- Food could have gone to better uses
- Also it's terrible PR - especially when you make a spectacle out of it as Moscow has done
This article originally appeared at Journalitico
This week Russian authorities began destroying products that fall under its embargo on Western food imports.
A decree for the destruction of the products was signed by Putin on July 29 and will apply to countries that have introduced sanctions against Russia over the situation in Ukraine.
Those sanctions are a form of economic warfare, and are in my opinion, wrong.
But incinerating good food is also wrong.
The reaction from Russian people has been mixed. Some are in favour of destroying illegally imported produce, arguing (correctly) that the destruction of contraband or surplus produce is not uncommon in many developed countries, that Russia needs to reduce its own reliance on food imports (also correct — and the embargo has indeed had the positive side effect of helping domestic producers).
They also argued that destroying the contraband will discourage further smuggling (not a guarantee).
☆ ☆ ☆ ☆
◆ Actions to take
1 – In the article on Russia destroying embargoed Western food, on what date did Putin sign the decree ordering the products' destruction?
2 – Reproduce the passage of the article on Russia destroying embargoed Western food, starting with "A decree for" and going on through "my opinion, wrong.".

◆ Supplied material
☆ ☆ ☆ ☆
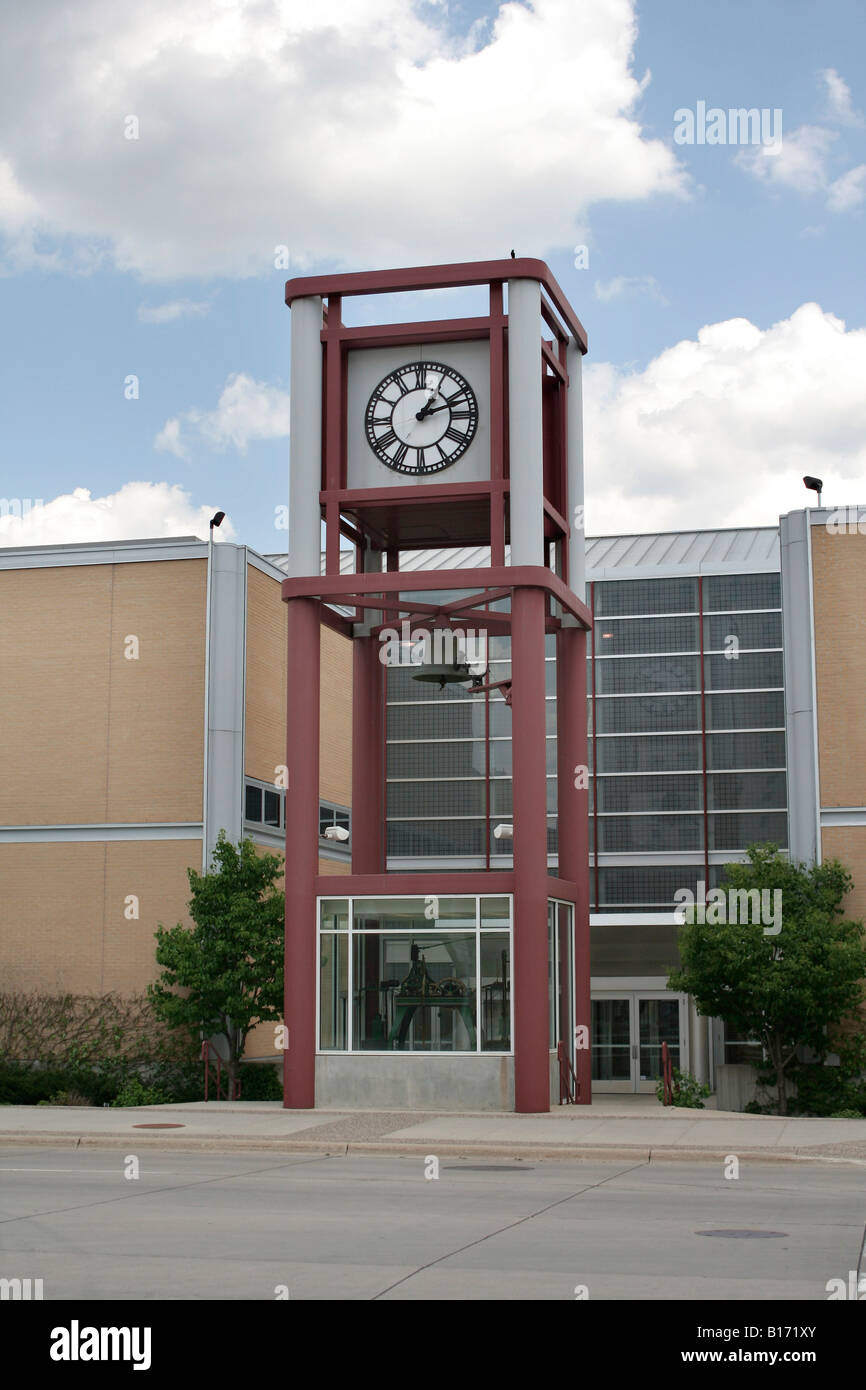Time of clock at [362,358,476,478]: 1:11
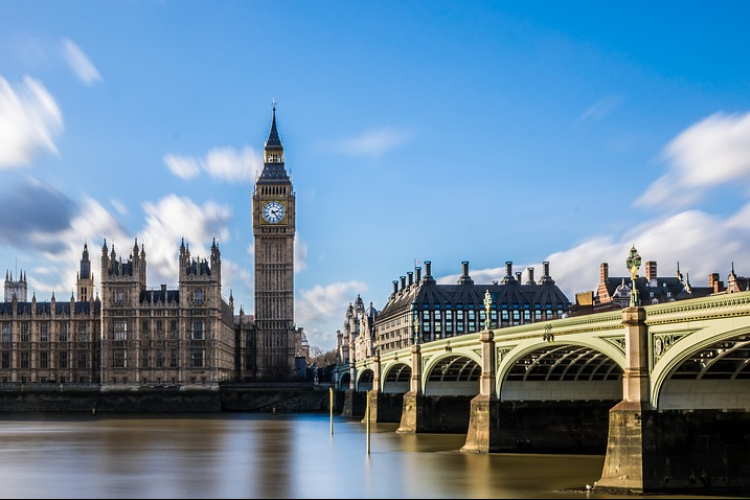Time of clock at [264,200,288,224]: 2:23
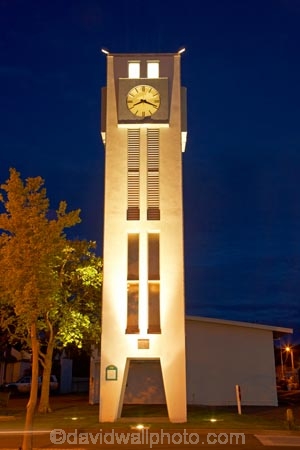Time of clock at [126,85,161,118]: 8:18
☆ ☆ ☆ ☆
◆ Per-task outputs
1 – July 29

2 –
A decree for the destruction of the products was signed by Putin on July 29 and will apply to countries that have introduced sanctions against Russia over the situation in Ukraine.
Those sanctions are a form of economic warfare, and are in my opinion, wrong.